Empiezo a sospechar que en Holanda aprenden a ir en
bicicleta antes de caminar. Sólo hace falta fijarse en los caminos que hay por
Veenhuizen. Los fines de semana se llenan de holandeses felices que padalean
por la campiña al ritmo pausado de unas bicicletas de paseo que no tienen nada
que ver con las del Tour. Ves una etapa de montaña por la tele y puedes leer
esfuerzo y sufrimiento en cada golpe de pedal; aquí, en cambio, lo único que
ves son bicicletas de buen rollo.
Y así, pedaleando, pasa la vida en el tranquilo pueblo de Veenhuizen,
donde lo que más llama la atención son las prisiones, rodeadas de rejas,
canales y ciclistas, y dos grandes iglesias, una católica y una reformista.
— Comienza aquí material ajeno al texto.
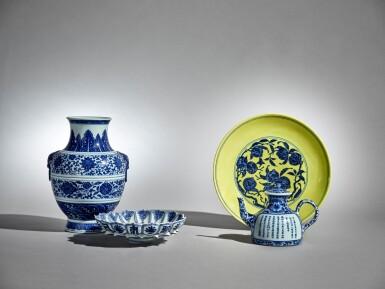 View 3. Thumbnail of Lot 72. A yellow-ground underglaze-blue 'nine peaches' dish, Seal mark and period of Qianlong   清乾隆 黃地青花九桃紋盤 《大清乾隆年製》款.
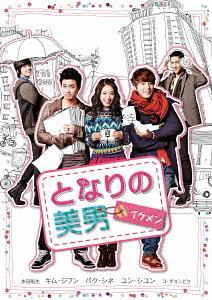となりの美男〈イケメン〉 DVD-BOX 2 / TVドラマ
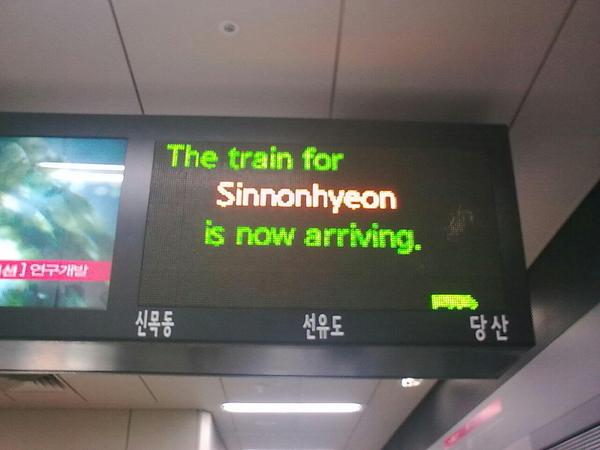 9호선 당산역에서 @ludensk 만나러 가는 길!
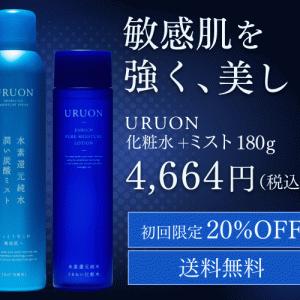 肌が喜ぶ高純度浸透水のうるおい化粧水&炭酸ミスト【URUONうるおいセット】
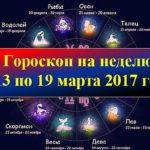 Гороскоп на неделю с 13 по 19 марта 2017 года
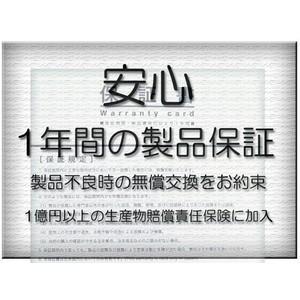 【全国送料無料】ASUS ZenPad 3 8.0 (Z581KL) ZenPad Z8 (ZT581KL) 交換用バッテリー C11P1514|mr-supply|02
Hace cincuenta años, presos y funcionarios asistían juntos a misa. ¡Qué tiempos
aquellos en que los presos salían de la cárcel para ir a la iglesia los
domingos! Eso sí, las iglesias cuentan con urinarios al lado, para que los
presos pudieran miccionar antes de entrar. Y es que, con la excusa de salir a
echar una meada, se ve que más de uno se había fugado.
La
iglesia reformista, de planta octogonal, impresiona todavía hoy, pero
sólo hay una misa a la semana. En la católica, ni eso. Está cerrada,
quizás para siempre, por falta de clientela. En el fondo ya me va bien,
ya que estoy viviendo este mes de julio en la antigua rectoría, un
edificio de 1908 reconvertido en Residencia de Escritores gracias al
buen hacer de Mariët Meester. Un cuadro del antiguo rector me observa
ahora mismo, mientras escribo. El hombre sonríe con benevolencia, pero
no sé, no sé, entre los presos que me limpian el jardín y el rector que
me vigila no puedo evitar sentir que me rodea un ambiente inquietante.